Since the 1980s, the Meyer May House has been on the Michigan State Register of Historic Sites as well as a part of the National Register of Historic Places. This beautiful property is open to the public for tours.

Flickr

28. Eugene A. Gilmore House

Frank Lloyd Wright was commissioned to build the Eugene A. Gilmore House in Madison, Wisconsin in 1908. Also known as the Airplane House, this home is located close to the University of Wisconsin Law School Campus. The structure falls into the category of Wright’s Prairie Style even though it has more of a vertical feel than most of the Prairie Style homes.

The sharply-pointed balconies that project from the home’s dining room give it an appearance akin to a plane preparing for take-off, which is where the moniker Airplane House originates from. The living rooms are located on the top floor, giving residents an excellent view of Madison, Wisconsin and the Four Lakes Region that surround it.

Curbed

29. David & Gladys Wright House

Built-in 1952 in the scenic Arcadia neighborhood of Phoenix, Arizona, Frank Lloyd Wright designed this home for his son David and his wife, Gladys. The impressive structure is 2,500 square feet and made of concrete blocks. It sits among orange groves facing Camelback Mountain. The house is uniquely designed in a spiral shape to capture wind and cool the home down. It’s one of three Frank Lloyd Wright designs shaped like a spiral and is considered a precursor to the Guggenheim Museum.
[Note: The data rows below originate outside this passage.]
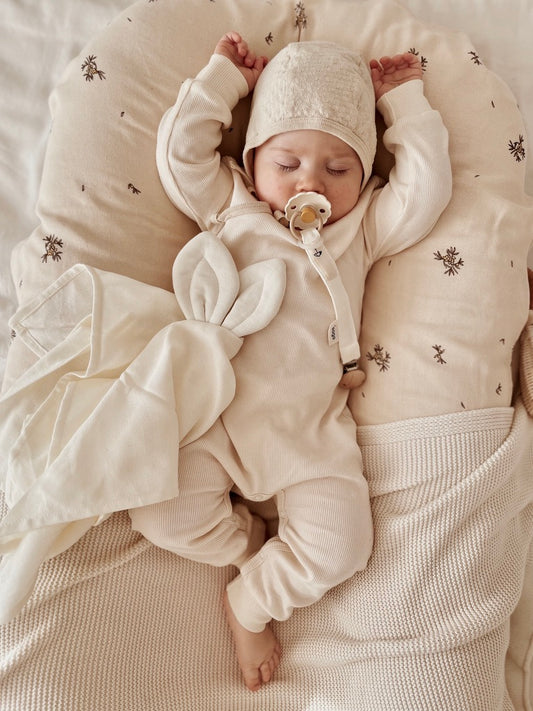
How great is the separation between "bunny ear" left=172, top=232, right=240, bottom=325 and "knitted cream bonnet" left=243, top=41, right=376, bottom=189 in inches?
8.6

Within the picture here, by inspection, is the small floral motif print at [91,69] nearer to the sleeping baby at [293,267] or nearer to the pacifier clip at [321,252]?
the sleeping baby at [293,267]

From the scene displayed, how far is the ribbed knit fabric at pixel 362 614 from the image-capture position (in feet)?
3.11

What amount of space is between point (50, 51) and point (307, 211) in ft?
2.72

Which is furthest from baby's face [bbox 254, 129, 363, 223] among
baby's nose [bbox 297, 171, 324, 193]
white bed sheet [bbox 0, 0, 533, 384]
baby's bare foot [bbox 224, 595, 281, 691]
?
baby's bare foot [bbox 224, 595, 281, 691]

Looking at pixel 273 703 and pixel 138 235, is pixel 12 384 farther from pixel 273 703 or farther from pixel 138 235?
pixel 273 703

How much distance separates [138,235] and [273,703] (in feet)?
2.89

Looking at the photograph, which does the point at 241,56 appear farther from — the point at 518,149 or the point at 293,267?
the point at 518,149

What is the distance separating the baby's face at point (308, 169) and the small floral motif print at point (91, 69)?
0.35 meters

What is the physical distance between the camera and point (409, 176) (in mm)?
1111

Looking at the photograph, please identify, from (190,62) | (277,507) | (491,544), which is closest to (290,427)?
(277,507)

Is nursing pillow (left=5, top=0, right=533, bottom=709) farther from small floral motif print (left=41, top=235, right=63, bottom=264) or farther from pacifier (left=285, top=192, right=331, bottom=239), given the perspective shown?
pacifier (left=285, top=192, right=331, bottom=239)

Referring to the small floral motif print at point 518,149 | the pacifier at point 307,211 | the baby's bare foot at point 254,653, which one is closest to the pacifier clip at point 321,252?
the pacifier at point 307,211

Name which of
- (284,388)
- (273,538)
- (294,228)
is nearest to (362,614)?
(273,538)

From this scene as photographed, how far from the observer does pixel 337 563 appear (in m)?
0.99
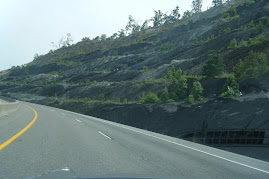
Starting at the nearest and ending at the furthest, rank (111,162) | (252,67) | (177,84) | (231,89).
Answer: (111,162) → (231,89) → (252,67) → (177,84)

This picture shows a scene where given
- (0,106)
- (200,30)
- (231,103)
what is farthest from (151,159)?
(200,30)

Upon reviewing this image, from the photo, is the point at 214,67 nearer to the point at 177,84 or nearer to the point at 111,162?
the point at 177,84

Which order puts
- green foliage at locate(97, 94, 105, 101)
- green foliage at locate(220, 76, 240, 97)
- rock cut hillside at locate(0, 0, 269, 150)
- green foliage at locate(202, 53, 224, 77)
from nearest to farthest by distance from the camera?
rock cut hillside at locate(0, 0, 269, 150) → green foliage at locate(220, 76, 240, 97) → green foliage at locate(202, 53, 224, 77) → green foliage at locate(97, 94, 105, 101)

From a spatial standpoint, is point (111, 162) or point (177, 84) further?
point (177, 84)

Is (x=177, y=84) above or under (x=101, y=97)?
above

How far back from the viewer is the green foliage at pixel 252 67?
24.2 m

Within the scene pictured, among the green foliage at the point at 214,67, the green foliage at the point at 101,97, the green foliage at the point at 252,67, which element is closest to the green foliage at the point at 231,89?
the green foliage at the point at 252,67

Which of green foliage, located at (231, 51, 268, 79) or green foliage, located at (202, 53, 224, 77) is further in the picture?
green foliage, located at (202, 53, 224, 77)

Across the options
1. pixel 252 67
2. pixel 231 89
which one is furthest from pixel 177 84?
pixel 231 89

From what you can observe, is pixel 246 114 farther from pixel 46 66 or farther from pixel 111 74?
pixel 46 66

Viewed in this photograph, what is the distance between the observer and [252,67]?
83.5 ft

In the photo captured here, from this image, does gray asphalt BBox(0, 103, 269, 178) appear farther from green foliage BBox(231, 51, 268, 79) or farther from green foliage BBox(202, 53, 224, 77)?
green foliage BBox(202, 53, 224, 77)

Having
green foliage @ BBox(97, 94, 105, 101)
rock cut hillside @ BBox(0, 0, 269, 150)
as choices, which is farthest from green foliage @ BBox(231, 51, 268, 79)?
green foliage @ BBox(97, 94, 105, 101)

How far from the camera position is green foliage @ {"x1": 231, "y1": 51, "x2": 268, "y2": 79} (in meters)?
24.2
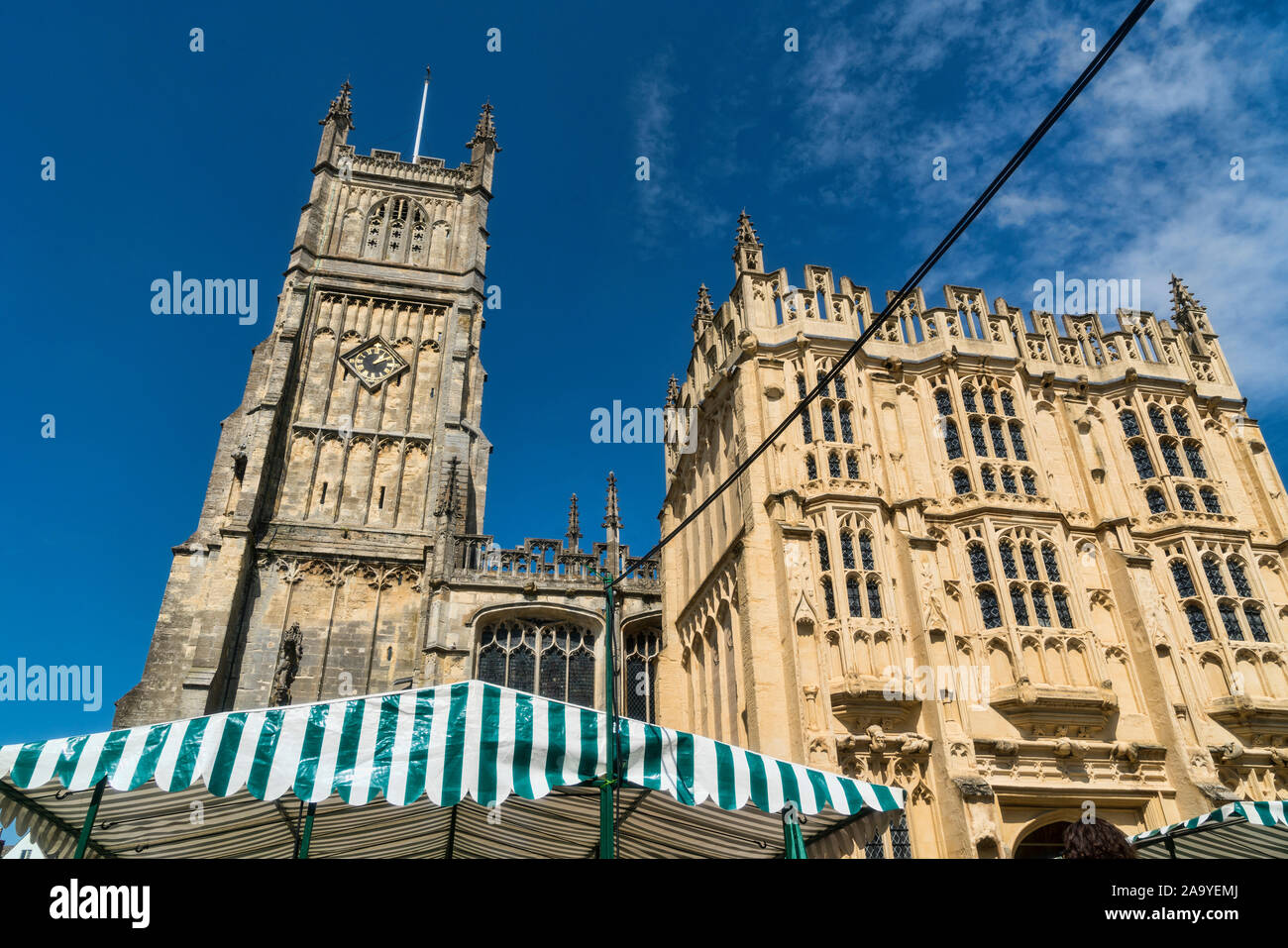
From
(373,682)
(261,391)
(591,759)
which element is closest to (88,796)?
(591,759)

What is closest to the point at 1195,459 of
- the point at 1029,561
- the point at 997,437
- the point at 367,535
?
the point at 997,437

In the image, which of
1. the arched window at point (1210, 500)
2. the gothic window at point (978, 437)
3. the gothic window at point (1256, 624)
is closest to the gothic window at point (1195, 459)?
the arched window at point (1210, 500)

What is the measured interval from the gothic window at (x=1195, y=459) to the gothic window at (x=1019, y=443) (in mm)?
4094

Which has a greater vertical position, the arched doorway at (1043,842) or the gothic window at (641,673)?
the gothic window at (641,673)

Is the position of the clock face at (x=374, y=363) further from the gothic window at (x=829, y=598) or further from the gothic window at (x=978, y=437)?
the gothic window at (x=978, y=437)

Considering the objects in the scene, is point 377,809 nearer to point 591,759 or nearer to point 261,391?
point 591,759

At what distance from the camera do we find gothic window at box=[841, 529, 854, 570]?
16141 mm

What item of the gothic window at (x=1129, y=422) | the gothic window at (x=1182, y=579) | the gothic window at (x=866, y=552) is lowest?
the gothic window at (x=1182, y=579)

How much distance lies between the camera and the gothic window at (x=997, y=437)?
1811cm

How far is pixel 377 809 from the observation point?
903 cm

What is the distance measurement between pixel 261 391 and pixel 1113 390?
27515mm

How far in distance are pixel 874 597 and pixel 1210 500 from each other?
8.70 metres

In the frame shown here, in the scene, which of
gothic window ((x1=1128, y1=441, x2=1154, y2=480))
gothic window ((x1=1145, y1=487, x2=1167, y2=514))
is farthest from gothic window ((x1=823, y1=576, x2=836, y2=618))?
gothic window ((x1=1128, y1=441, x2=1154, y2=480))

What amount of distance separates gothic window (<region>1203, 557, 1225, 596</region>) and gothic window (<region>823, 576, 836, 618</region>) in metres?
8.06
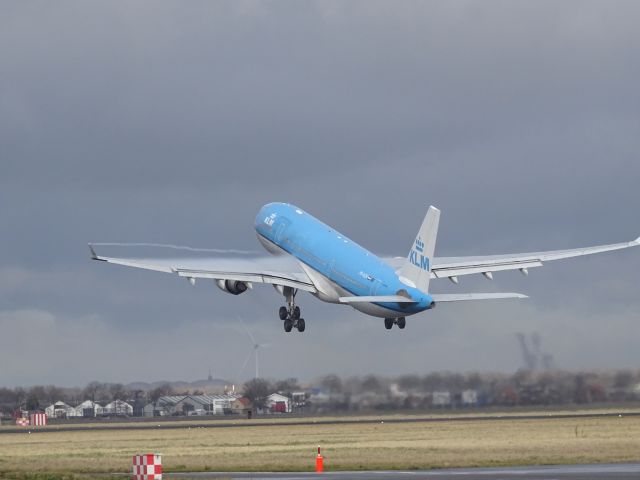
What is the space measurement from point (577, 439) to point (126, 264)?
35458 mm

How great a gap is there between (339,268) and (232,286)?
971cm

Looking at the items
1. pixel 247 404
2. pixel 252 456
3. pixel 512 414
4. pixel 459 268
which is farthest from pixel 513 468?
pixel 247 404

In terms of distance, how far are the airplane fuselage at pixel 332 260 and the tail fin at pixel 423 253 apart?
268 mm

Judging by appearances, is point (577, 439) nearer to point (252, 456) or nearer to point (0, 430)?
point (252, 456)

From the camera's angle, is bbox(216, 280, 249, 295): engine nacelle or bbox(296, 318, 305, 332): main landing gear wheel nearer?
bbox(296, 318, 305, 332): main landing gear wheel

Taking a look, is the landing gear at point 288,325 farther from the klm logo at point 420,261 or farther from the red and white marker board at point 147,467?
the red and white marker board at point 147,467

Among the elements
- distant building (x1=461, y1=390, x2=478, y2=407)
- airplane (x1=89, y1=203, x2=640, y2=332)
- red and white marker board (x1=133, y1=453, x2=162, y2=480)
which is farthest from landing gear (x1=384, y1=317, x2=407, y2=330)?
red and white marker board (x1=133, y1=453, x2=162, y2=480)

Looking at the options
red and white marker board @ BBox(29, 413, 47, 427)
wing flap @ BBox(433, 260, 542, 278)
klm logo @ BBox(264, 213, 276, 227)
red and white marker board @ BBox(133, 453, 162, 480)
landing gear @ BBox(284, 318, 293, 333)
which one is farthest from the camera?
red and white marker board @ BBox(29, 413, 47, 427)

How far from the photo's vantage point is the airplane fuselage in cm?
10275

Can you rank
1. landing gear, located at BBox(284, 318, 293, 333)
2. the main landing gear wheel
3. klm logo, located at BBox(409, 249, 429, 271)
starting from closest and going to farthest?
klm logo, located at BBox(409, 249, 429, 271) < the main landing gear wheel < landing gear, located at BBox(284, 318, 293, 333)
This home is widely regarded as Wright’s final residential masterpiece because of its innovative design and beautiful interior. David and Gladys Wright lived in the home until their deaths, David in 1997 at age 102 and Gladys in 2008 at age 104. The David & Gladys Wright House is currently on the market for $12.9 million.

Facebook / Modern Michigan

30. William and Mary Palmer House

Frank Lloyd Wright designed the William and Mary Palmer House in 1952 for a University of Michigan economics professor and his wife. It is located on three lots positioned at the end of a quiet cul-de-sac. Conveniently, it’s less than a mile from the University of Michigan. The Palmers purchased the property in 1949 and hired Wright to design the home after being impressed by his Affleck house.

Another Usonian home, this structure is 2,000 square feet and situated on a hillside. The primary construction materials are brick and red cypress. Like many of Wright’s Usonian designs, the house has no right angles. Its shape is triangular, with three wings extending off of a central entryway. The property also includes a garden house in the back that’s home to a collection of furniture designed by Frank Lloyd Wright.